Top of Excerpted passage
It Won't Be Christmas Without You is the first Christmas music album by country group Brooks & Dunn released in 2002. Their first album of Christmas music, it features covers of traditional Christmas songs, as well as several newly written tunes. Four of the album's songs — "Hangin' 'Round the Mistletoe", the title track, "Rockin' Little Christmas" and "Winter Wonderland" — received enough airplay to enter the Billboard country music charts, peaking at numbers 47, 41, 57 and 57, respectively.

The album received a 3 star rating from Allmusic, with an unattributed review praising Brooks & Dunn for "wisely foregoing the drippy, synth-laden production that ruins many contemporary country Christmas albums, instead relying on the neo-honky tonk sound that made the duo famous."

Track listing
 "Winter Wonderland" (Felix Bernard, Richard B. Smith) – 3:00
 "Hangin' 'Round the Mistletoe" (Kostas) – 2:41
 "It Won't Be Christmas Without You" (Steven Busch, Ronnie Dunn, Jerry Lynn Williams) – 3:43
 "Rockin' Little Christmas" (Deborah Allen, Bruce Channel) – 3:06
 "Blue Christmas" (Billy Hayes, Jay W. Johnson)– 3:29
 "Santa's Coming Over to Your House" (Kix Brooks, Don Cook) – 2:32
 "The Christmas Song" (Mel Tormé, Robert Wells) – 2:56
 "Santa Claus Is Coming to Town" (John Frederick Coots, Haven Gillespie) – 2:24
 "Who Says There Ain't No Santa" (Brooks, Larry Boone, Paul Nelson) – 3:41
 "I'll Be Home for Christmas" (Kim Gannon, Walter Kent, Buck Ram) – 2:42
 "White Christmas" (Irving Berlin) – 2:46

Personnel

Brooks & Dunn
 Kix Brooks - lead vocals, background vocals
 Ronnie Dunn - lead vocals, background vocals

Additional Musicians
 Deborah Allen - background vocals
 Bekka Bramlett - background vocals
 David Campbell - string arrangements, conductor
 Bruce Channel - background vocals
 Lisa Cochran - background vocals
 Eric Darken - percussion
 Dan Dugmore - steel guitar
 Shannon Forrest - drums
 Paul Franklin - steel guitar
 Barry Green - trombone
 Kenny Greenberg - electric guitar
 Mike Haynes - trumpet
 Aubrey Haynie - fiddle, mandolin
 Jim Horn - baritone saxophone
 B. James Lowry - acoustic guitar
 Brent Mason - electric guitar
 The Nashville String Machine - strings
 Steve Nathan - keyboards, Hammond organ, piano
 Steve Patrick - trumpet
 Michael Rhodes - bass guitar
 Brent Rowan - electric guitar
 John Wesley Ryles - background vocals
 Denis Solee - tenor saxophone
 Harry Stinson - background vocals

Charts

Weekly charts

Year-end charts

References

2002 Christmas albums
Brooks & Dunn albums
Arista Records Christmas albums
Christmas albums by American artists
Country Christmas albums
Albums produced by Mark Wright (record producer)
Bottom of Excerpted passage
### What to do
Reproduce, word for word, the part of the Brooks & Dunn album article that opens with "Year-end charts" and closes with "Wright (record producer)".
Top of Given data
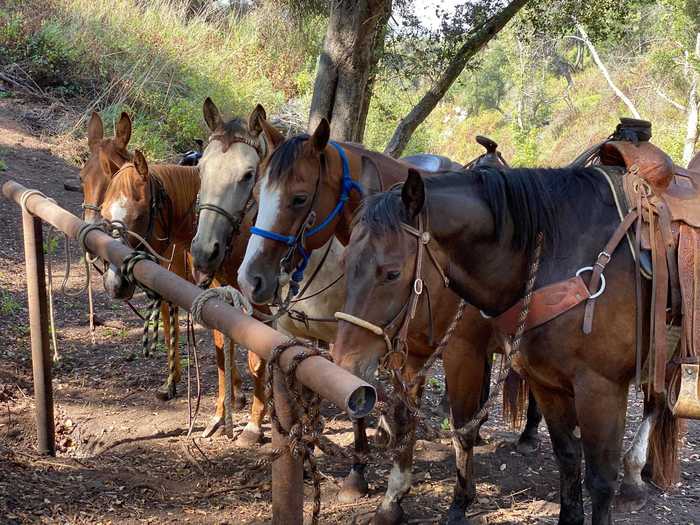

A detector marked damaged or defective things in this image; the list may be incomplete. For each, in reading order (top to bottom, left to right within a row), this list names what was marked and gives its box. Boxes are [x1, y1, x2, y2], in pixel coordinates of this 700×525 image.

rusty metal pole [21, 208, 54, 454]
rusty metal pole [272, 370, 304, 520]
Bottom of Given data
### Answer space
Year-end charts

References

2002 Christmas albums
Brooks & Dunn albums
Arista Records Christmas albums
Christmas albums by American artists
Country Christmas albums
Albums produced by Mark Wright (record producer)